__Instructions to follow__. Count how many of the lines below contain the word "located". Reply with the number alone.

— begin Provided data —

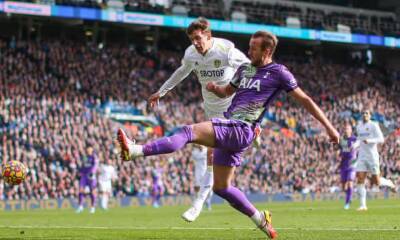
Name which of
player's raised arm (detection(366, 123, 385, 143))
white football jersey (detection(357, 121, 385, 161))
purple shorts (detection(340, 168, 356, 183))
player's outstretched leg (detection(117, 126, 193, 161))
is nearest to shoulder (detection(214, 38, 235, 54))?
player's outstretched leg (detection(117, 126, 193, 161))

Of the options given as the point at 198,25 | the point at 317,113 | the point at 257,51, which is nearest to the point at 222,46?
the point at 198,25

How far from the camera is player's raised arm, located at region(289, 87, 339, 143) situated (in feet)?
32.4

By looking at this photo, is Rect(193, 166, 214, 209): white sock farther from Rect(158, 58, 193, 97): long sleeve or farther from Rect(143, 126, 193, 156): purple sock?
Rect(143, 126, 193, 156): purple sock

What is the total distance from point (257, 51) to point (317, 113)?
111 centimetres

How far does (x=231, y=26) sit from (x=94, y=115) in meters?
13.6

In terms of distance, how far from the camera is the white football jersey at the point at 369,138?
75.4ft

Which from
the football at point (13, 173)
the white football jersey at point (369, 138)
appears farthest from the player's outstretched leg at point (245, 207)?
the white football jersey at point (369, 138)

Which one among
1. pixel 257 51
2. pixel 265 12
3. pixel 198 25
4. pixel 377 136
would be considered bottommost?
pixel 377 136

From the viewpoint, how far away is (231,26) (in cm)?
4969

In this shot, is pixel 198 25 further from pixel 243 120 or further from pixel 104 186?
pixel 104 186

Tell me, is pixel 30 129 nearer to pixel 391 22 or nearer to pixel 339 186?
pixel 339 186

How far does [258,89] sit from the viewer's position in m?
10.4

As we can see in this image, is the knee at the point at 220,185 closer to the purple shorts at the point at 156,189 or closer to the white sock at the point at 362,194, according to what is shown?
the white sock at the point at 362,194

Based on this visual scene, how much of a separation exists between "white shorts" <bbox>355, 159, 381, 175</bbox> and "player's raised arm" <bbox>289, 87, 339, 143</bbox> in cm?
1350
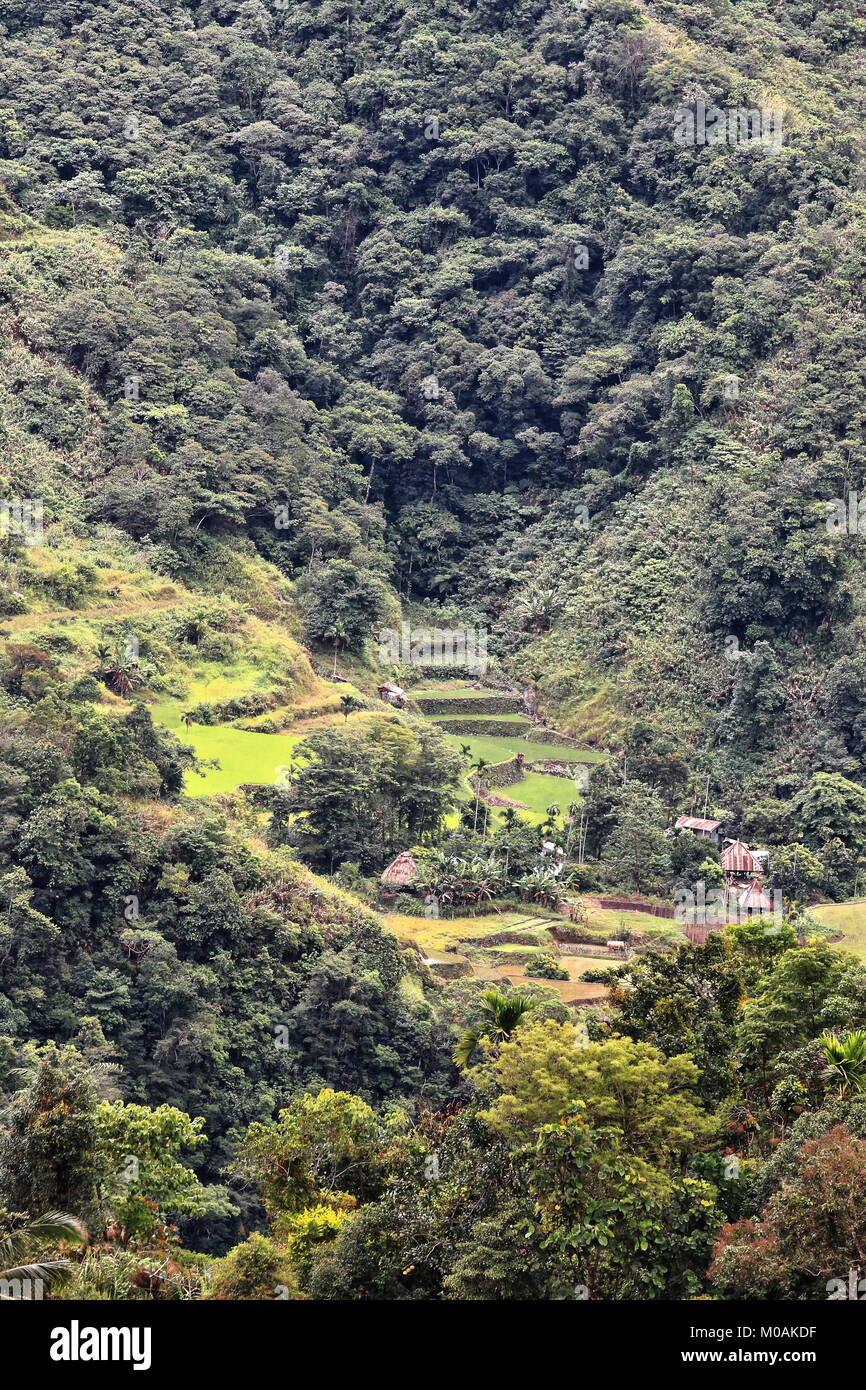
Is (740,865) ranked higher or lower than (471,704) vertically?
lower

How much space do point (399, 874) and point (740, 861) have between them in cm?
806

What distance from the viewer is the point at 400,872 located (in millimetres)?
38125

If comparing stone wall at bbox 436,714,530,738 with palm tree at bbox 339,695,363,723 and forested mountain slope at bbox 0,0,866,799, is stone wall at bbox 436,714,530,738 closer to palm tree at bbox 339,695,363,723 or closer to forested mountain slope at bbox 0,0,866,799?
forested mountain slope at bbox 0,0,866,799

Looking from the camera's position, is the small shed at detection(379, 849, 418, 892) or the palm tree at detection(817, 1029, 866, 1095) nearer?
the palm tree at detection(817, 1029, 866, 1095)

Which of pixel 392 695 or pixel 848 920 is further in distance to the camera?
pixel 392 695

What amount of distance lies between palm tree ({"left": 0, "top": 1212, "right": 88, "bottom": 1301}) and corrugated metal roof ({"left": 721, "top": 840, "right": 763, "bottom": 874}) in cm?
2620

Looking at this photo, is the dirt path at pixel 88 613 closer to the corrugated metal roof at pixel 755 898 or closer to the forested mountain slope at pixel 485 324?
the forested mountain slope at pixel 485 324

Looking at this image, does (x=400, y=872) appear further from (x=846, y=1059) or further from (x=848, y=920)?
(x=846, y=1059)

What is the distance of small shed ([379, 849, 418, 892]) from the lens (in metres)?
38.0

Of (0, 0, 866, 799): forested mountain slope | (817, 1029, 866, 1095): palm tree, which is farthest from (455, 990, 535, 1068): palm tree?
(0, 0, 866, 799): forested mountain slope

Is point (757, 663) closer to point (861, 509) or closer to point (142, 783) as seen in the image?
point (861, 509)

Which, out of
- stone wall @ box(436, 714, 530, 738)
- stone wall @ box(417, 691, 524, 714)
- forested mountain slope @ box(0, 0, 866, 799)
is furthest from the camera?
stone wall @ box(417, 691, 524, 714)

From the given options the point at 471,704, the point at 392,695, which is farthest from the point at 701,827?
the point at 392,695

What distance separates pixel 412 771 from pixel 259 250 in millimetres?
27412
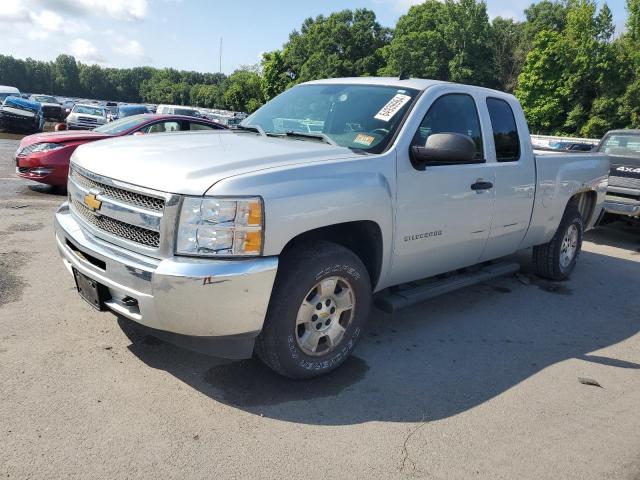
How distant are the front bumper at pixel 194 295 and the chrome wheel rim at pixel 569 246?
4470 millimetres

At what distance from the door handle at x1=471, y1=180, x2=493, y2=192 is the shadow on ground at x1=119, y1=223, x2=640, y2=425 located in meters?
1.22

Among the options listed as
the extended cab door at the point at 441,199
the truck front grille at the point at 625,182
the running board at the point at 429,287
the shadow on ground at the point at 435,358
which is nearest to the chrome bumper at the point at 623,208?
the truck front grille at the point at 625,182

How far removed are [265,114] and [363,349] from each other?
2229 millimetres

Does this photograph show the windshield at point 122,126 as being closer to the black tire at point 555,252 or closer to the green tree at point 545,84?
the black tire at point 555,252

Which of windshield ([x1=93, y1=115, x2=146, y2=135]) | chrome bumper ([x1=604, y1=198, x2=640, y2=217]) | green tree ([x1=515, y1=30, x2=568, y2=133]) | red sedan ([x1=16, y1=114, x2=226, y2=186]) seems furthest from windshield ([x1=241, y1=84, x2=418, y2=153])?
green tree ([x1=515, y1=30, x2=568, y2=133])

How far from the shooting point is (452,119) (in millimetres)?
4359

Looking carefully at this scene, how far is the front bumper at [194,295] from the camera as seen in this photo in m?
2.79

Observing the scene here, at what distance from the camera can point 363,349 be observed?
4031 mm

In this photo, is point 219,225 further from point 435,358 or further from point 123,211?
point 435,358

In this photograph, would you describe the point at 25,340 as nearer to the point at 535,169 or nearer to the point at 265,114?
the point at 265,114

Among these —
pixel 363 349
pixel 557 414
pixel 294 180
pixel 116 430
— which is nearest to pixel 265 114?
pixel 294 180

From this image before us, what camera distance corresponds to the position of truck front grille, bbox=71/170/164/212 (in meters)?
2.93

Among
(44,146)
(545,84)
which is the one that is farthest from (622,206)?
(545,84)

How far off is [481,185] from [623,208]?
214 inches
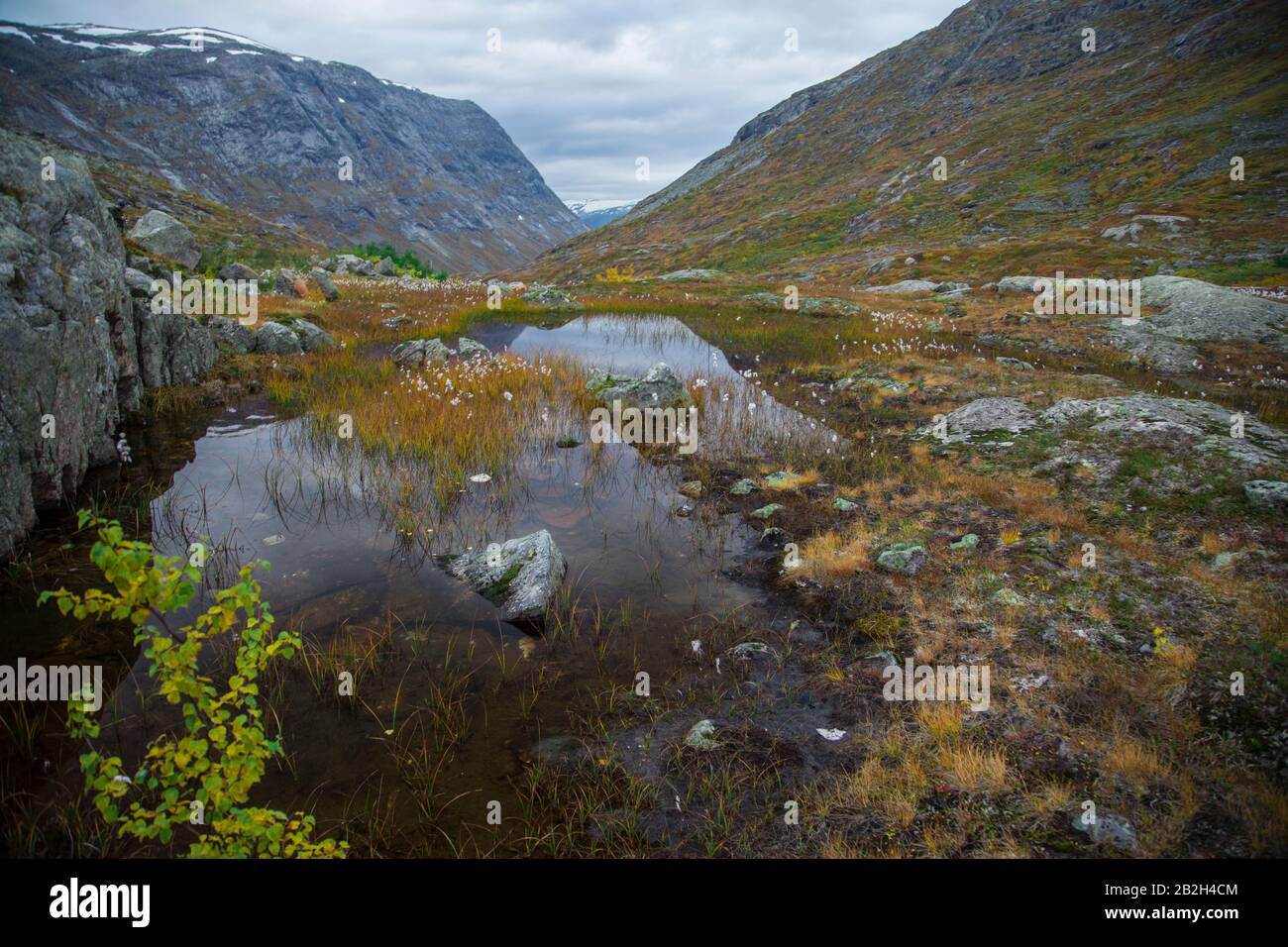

— end Provided data —

__Written solution__. 3